TESTO DI PARTENZA:
“Chi vuole aderire al Pd e fino a ieri ci ha infangato, almeno riconosca di avere sbagliato, dimostri di avere cambiato idea e ci chieda pubblicamente scusa”. Paola De Micheli, candidata in corsa per la segreteria del partito, proprio dalle colonne di questo giornale, ribadisce i motivi per cui l’ex iena, Dino Giarrusso, non può prendere la tessera del Pd.
Contro l’eurodeputato si è schierato il gotha del partito. "Ora siamo seri: il Pd non è un taxi che si prende e che si lascia quando si preferisce. Questo vale per Dino, per Sauro e per tutti gli altri. Giarrusso deve esser coerente: ci ha infamato per non so quanti anni e ora improvvisamente cambia idea”, ha detto il sindaco di Firenze, Dario Nardella. Una levata di scudi che, però, risulta assai insolita per un partito che ancora fino a fine febbraio sarà retto da Enrico Letta, un ex premier che, prima di diventare segretario, per ben cinque anni consecutivi non aveva rinnovato la tessera. Ma non solo.

MATERIALE FORNITO:
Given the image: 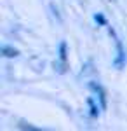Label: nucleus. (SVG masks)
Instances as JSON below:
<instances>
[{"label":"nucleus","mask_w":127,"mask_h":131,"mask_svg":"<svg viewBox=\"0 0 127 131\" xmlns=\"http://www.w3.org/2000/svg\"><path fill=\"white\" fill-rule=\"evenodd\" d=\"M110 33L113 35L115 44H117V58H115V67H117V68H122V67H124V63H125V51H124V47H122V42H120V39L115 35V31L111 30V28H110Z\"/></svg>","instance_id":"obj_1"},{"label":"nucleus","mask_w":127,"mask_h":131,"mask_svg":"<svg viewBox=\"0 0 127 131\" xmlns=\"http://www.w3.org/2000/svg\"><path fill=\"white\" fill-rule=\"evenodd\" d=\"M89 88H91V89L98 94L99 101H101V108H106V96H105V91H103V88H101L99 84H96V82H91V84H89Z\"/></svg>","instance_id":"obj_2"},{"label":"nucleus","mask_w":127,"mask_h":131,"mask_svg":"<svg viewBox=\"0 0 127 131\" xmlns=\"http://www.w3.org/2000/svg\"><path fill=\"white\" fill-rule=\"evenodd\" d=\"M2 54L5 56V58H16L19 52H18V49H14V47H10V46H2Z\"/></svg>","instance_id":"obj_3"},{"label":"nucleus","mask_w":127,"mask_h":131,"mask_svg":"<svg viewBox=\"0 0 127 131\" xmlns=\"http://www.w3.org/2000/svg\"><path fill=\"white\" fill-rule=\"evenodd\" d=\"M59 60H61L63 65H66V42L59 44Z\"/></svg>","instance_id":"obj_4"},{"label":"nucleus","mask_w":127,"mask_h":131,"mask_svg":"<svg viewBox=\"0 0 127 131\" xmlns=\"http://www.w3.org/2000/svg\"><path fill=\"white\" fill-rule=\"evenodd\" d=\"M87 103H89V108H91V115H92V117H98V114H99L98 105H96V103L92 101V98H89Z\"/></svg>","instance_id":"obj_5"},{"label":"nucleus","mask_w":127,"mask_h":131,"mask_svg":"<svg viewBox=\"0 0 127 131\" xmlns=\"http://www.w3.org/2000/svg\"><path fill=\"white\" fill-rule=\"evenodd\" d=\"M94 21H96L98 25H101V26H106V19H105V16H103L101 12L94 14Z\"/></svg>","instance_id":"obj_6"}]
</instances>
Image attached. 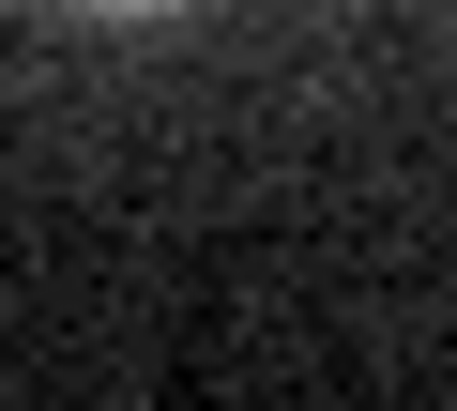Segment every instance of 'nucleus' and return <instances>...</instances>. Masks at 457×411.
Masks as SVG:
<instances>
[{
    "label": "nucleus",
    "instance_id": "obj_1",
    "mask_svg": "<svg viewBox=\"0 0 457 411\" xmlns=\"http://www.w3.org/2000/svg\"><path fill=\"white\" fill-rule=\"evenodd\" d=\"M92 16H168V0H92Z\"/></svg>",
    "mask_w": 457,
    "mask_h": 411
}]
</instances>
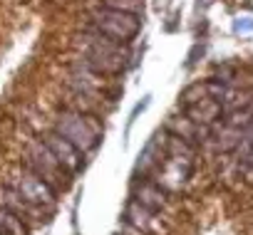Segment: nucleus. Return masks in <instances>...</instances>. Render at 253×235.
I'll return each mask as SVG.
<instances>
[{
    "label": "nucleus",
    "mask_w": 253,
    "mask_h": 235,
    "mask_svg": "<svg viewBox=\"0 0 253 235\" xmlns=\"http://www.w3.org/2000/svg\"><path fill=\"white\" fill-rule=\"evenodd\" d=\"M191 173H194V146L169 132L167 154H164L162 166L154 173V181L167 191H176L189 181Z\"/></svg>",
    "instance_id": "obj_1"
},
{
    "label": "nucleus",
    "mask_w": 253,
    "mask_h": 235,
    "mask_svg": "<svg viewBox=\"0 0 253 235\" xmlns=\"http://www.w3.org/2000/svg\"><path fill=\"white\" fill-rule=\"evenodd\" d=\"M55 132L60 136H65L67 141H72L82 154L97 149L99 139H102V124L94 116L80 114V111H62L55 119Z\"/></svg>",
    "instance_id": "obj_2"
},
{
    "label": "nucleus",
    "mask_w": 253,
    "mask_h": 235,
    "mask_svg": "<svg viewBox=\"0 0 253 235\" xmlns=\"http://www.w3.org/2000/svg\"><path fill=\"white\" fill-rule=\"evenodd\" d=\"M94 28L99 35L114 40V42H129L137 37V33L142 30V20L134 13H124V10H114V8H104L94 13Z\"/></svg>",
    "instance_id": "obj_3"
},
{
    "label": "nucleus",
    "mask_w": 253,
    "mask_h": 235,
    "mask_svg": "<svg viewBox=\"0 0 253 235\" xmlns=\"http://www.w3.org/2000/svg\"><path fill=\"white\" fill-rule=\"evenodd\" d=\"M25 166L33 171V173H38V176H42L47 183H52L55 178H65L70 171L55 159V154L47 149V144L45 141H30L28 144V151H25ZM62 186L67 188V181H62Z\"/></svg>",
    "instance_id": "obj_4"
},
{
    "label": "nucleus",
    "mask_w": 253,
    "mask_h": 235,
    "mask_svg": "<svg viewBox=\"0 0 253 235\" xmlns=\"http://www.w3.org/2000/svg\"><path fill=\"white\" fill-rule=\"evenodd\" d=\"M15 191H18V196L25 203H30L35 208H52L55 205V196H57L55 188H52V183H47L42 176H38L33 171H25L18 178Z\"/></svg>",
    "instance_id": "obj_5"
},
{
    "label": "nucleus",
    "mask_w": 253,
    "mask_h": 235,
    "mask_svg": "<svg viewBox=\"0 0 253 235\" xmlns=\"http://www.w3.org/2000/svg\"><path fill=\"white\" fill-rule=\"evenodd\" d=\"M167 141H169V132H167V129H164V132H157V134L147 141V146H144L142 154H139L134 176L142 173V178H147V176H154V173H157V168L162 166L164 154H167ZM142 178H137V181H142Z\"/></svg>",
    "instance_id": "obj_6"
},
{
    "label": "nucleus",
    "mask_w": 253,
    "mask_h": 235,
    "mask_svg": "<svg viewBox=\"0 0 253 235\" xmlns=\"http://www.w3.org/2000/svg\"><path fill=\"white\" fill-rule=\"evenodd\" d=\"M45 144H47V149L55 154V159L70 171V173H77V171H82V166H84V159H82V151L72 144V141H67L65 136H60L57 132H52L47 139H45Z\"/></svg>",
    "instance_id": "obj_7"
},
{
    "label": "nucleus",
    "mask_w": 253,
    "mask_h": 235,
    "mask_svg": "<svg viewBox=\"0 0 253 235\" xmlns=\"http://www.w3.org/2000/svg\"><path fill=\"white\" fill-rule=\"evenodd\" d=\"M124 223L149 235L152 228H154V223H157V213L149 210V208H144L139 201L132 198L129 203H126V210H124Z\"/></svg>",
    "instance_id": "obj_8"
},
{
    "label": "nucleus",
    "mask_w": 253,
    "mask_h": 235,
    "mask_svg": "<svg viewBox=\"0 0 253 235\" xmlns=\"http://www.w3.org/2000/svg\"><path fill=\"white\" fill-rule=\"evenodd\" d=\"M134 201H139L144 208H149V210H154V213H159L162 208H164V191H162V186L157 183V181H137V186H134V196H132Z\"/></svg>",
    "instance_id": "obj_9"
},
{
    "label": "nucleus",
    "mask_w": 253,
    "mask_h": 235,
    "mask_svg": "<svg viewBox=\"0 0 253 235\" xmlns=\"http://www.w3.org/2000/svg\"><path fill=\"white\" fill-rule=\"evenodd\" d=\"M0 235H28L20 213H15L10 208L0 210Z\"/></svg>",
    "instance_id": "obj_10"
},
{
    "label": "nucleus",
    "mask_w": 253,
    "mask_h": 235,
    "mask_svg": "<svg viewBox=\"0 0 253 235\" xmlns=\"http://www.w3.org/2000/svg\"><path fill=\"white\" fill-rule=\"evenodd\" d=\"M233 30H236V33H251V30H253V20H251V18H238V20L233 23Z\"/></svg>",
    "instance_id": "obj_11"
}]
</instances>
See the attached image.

COMPITI ED ESERCIZI:
a) Trascrivi fedelmente il passo dell'articolo su Giarrusso e il Pd che inizia con "Contro l’eurodeputato si" e prosegue fino a "Ma non solo.".
b) Secondo l'articolo su Giarrusso e il Pd, per quanti anni consecutivi Enrico Letta non aveva rinnovato la tessera prima di diventare segretario?
c) Elenca tutte le persone che l'articolo su Giarrusso e il Pd indica con nome e cognome.

SOLUZIONI:
a)
Contro l’eurodeputato si è schierato il gotha del partito. "Ora siamo seri: il Pd non è un taxi che si prende e che si lascia quando si preferisce. Questo vale per Dino, per Sauro e per tutti gli altri. Giarrusso deve esser coerente: ci ha infamato per non so quanti anni e ora improvvisamente cambia idea”, ha detto il sindaco di Firenze, Dario Nardella. Una levata di scudi che, però, risulta assai insolita per un partito che ancora fino a fine febbraio sarà retto da Enrico Letta, un ex premier che, prima di diventare segretario, per ben cinque anni consecutivi non aveva rinnovato la tessera. Ma non solo.

b) Per cinque anni consecutivi.

c) Paola De Micheli, Dino Giarrusso, Dario Nardella, Enrico Letta